====== Text for analysis ======
New Plastic Could Reduce Ocean Pollution
Discarded plastic waste that ends up in the ocean—where it is harmful to marine life and the health of the oceanic eco-system, in general—is a massive environmental problem that scientists have been trying to solve in various ways.
Researchers at Cornell University test a new plastic material that can biodegrade when exposed to ultra-violet light. (Image source: Lab of Geoffrey Coates, Cornell University)
About half of this type of plastic pollution comes from commercial fishing gear in the form of the nets and ropes. To help address this problem, scientists at Cornell University have developed a new durable polymer for marine use that can degrade through exposure to ultraviolet radiation.
While some of the ways scientists have tried to solve the problem involves alternative materials, plastic itself, with its myriad uses, is not going anywhere soon, said Bryce Lipinski, the project’s lead researcher and a doctoral candidate in Cornell’s Department of Chemistry and Chemical Biology.
“The reality is that plastic is here to stay,” Lipinski, a researcher in the laboratory of Tisch University Professor Geoffrey Coates, told Design News. “There are numerous applications in which plastics out compete other materials in terms of strength, flexibility, and weight. The combination of mass utilization and insufficient disposal practices has led to significant plastic contamination of the environment.”
Rather than try to solve the problem as a whole, the Cornell team decided to focus on one of its many fronts.
“We targeted the need for a high-strength degradable polymer for applications in which plastic often escapes to the environment,” Lipinski told us.
====== Provided material ======
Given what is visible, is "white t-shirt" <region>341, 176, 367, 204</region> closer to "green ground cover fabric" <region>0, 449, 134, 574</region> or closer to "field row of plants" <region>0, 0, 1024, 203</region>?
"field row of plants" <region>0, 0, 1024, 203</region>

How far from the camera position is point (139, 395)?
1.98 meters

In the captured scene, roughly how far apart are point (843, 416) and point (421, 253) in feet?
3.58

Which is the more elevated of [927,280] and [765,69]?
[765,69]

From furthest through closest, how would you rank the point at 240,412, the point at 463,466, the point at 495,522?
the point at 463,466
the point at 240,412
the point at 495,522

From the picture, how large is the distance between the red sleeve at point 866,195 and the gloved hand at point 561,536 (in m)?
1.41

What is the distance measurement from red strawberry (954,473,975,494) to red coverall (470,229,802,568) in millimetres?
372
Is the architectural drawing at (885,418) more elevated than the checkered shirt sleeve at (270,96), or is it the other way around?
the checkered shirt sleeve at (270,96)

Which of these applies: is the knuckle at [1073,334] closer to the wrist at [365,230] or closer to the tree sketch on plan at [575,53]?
======
How to complete this task:
According to the article on ocean plastic pollution, what can make the new Cornell polymer degrade? The data has no connection to the article on ocean plastic pollution.

Response below:
Exposure to ultraviolet radiation.